- **Texto do exercício**
▼▼▼

DECISÃO SOBRE PROPAGANDA

TRE-CE nega pedido do PL e mantém vídeo de Lula com 10 dedos

Presidente Luiz Inácio Lula da Silva em vídeo questionado pelo PL por edição na mão esquerda.
Imagem do presidente Luiz Inácio Lula da Silva exibida em vídeo alvo da ação judicial no Ceará.

O TRE-CE entendeu que não houve pedido explícito de voto ou uso comprovado de IA, mantendo o conteúdo publicado por aliados políticos.

O Tribunal Regional Eleitoral do Ceará manteve a circulação de um vídeo nas redes sociais onde o presidente Luiz Inácio Lula da Silva aparece com a mão esquerda reconstruída digitalmente, apresentando 10 dedos no total. A decisão foi proferida pelo desembargador Francisco Luís Rios Alves, em 10 de julho de 2026, em resposta a uma ação movida pelo Partido Liberal (PL).

A controvérsia central do caso reside na alteração física da mão do presidente, que perdeu o dedo mínimo em 1964 devido a um acidente de trabalho na metalúrgica Independência, em São Paulo. O material, que gerou questionamentos sobre o uso de tecnologias de edição, foi compartilhado por Chagas Vieira, o senador Camilo Santana e o prefeito Evandro Leitão.

▲▲▲

- **Detalhes da tarefa**
Por favor, prossiga com a notícia sobre o vídeo de Lula com 10 dedos a partir do ponto em que ela termina. Não é preciso usar os dados.

- **Dados fornecidos**
▼▼▼

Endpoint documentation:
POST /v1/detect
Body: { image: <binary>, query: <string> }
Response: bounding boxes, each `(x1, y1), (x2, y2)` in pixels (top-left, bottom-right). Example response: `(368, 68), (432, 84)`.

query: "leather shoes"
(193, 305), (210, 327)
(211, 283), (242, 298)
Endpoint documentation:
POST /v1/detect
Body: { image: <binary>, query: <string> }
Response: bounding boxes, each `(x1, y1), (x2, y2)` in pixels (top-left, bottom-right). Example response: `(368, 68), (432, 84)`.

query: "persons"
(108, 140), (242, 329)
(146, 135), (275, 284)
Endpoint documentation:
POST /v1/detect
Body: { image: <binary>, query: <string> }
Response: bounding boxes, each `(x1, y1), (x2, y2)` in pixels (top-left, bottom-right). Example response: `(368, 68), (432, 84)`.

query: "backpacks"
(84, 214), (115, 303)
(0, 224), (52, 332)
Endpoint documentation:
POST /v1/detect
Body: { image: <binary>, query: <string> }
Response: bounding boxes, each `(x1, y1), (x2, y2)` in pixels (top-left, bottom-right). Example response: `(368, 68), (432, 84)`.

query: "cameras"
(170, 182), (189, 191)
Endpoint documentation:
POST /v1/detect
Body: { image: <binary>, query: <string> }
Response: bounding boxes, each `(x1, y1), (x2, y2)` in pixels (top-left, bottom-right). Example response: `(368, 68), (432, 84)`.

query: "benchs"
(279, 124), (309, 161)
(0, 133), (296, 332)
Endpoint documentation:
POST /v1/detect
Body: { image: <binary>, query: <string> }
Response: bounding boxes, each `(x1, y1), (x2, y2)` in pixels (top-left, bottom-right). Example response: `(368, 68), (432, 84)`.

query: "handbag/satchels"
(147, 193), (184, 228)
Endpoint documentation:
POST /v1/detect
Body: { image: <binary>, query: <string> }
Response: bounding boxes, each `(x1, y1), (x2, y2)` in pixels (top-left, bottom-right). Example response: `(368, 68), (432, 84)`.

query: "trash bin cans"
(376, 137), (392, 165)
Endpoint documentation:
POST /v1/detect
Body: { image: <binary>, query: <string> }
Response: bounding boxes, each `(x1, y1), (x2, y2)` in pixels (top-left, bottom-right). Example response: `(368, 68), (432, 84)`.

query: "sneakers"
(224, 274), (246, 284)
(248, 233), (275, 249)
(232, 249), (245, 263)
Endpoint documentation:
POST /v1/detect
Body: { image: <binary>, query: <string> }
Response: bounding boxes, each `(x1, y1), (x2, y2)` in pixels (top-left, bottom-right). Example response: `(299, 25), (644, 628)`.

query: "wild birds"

▲▲▲

- **Resultado da tarefa**
O diretório estadual do PL alegou que a publicação, acompanhada de jingles e hashtags, configuraria propaganda eleitoral antecipada em prol da reeleição do governador Elmano de Freitas. A sigla sustentou que o conteúdo utilizaria inteligência artificial sem a devida identificação exigida pelo Tribunal Superior Eleitoral, o que, segundo o partido, enganaria o eleitorado.

Ao analisar o pedido, o desembargador Francisco Luís Rios Alves destacou que, nesta fase processual, não foram encontrados indícios suficientes de propaganda irregular. Segundo o magistrado, o uso da expressão “Pra cima, Tropa do Elmano” não configura pedido explícito de voto, prática permitida pela legislação eleitoral atual e pela jurisprudência das Cortes.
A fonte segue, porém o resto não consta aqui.